Not "I shouldn't." Not "I need to work on balance." But a full-stop recognition that your current pattern is unsustainable and unhealthy.
Then you build new practices.
Set clear boundaries. Decide right now: no ministry emails after 7 PM. No pastoral phone calls during family dinner. One full day each week where your phone stays in a drawer. Write these down. Share them with your leadership team. Let your congregation know.
Yes, someone will have a crisis during your time off. Someone always does. Here's what mature Christians understand: God has other people who can help. Your church has deacons, elders, other staff members, mature believers who can step in. When you make yourself the only solution to every problem, you don't serve your church—you stunt their growth.
Create rituals of disconnection. December 25-31 should be sacred. No meetings. No counseling appointments. No "quick questions" after service. Put an out-of-office message on your email: "I'm offline with family until January 2. For emergencies, contact [appropriate person]."
Then turn it off. All of it.
Spend Christmas morning with your family without checking your phone. Watch your kids open presents with full attention. Have conversations that last longer than three minutes. Read a book that has nothing to do with ministry. Sleep past 6 AM.
Redefine faithfulness. You've been measuring devotion by availability. Start measuring it by sustainability. The pastor who burns out after five years helped nobody. The leader who stays healthy for thirty years multiplies impact exponentially.
God didn't call you to be available 24/7. He called you to be faithful. Those aren't the same thing.
The Gift You Give
When you rest, you model something your church desperately needs to see: that following Jesus actually works.

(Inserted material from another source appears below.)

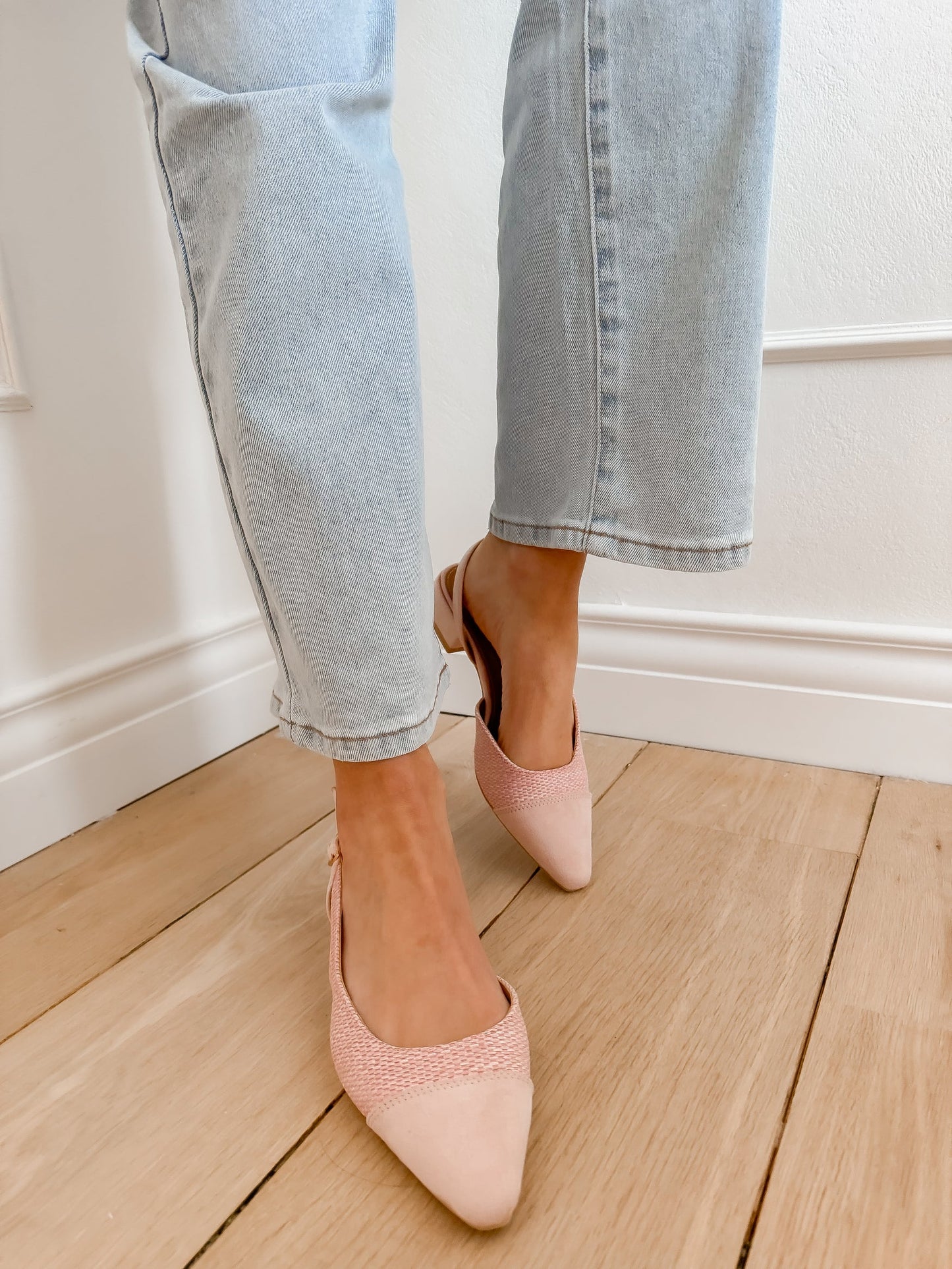 Pink tweed sling back flat shoes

That His yoke really is easy. That His burden really is light. That the Sabbath was made for man, not man for the Sabbath.
Your people need permission to rest. They won't take it until they see you take it.
This Christmas, give yourself—and your church—that gift.
Turn off your phone. Step away from the ministry. Trust God to hold everything together while you remember what it feels like to be human.
The work will be there when you return.
But you'll be different. Rested. Renewed. Ready to lead from vitality instead of depletion.
That's the leader your church actually needs.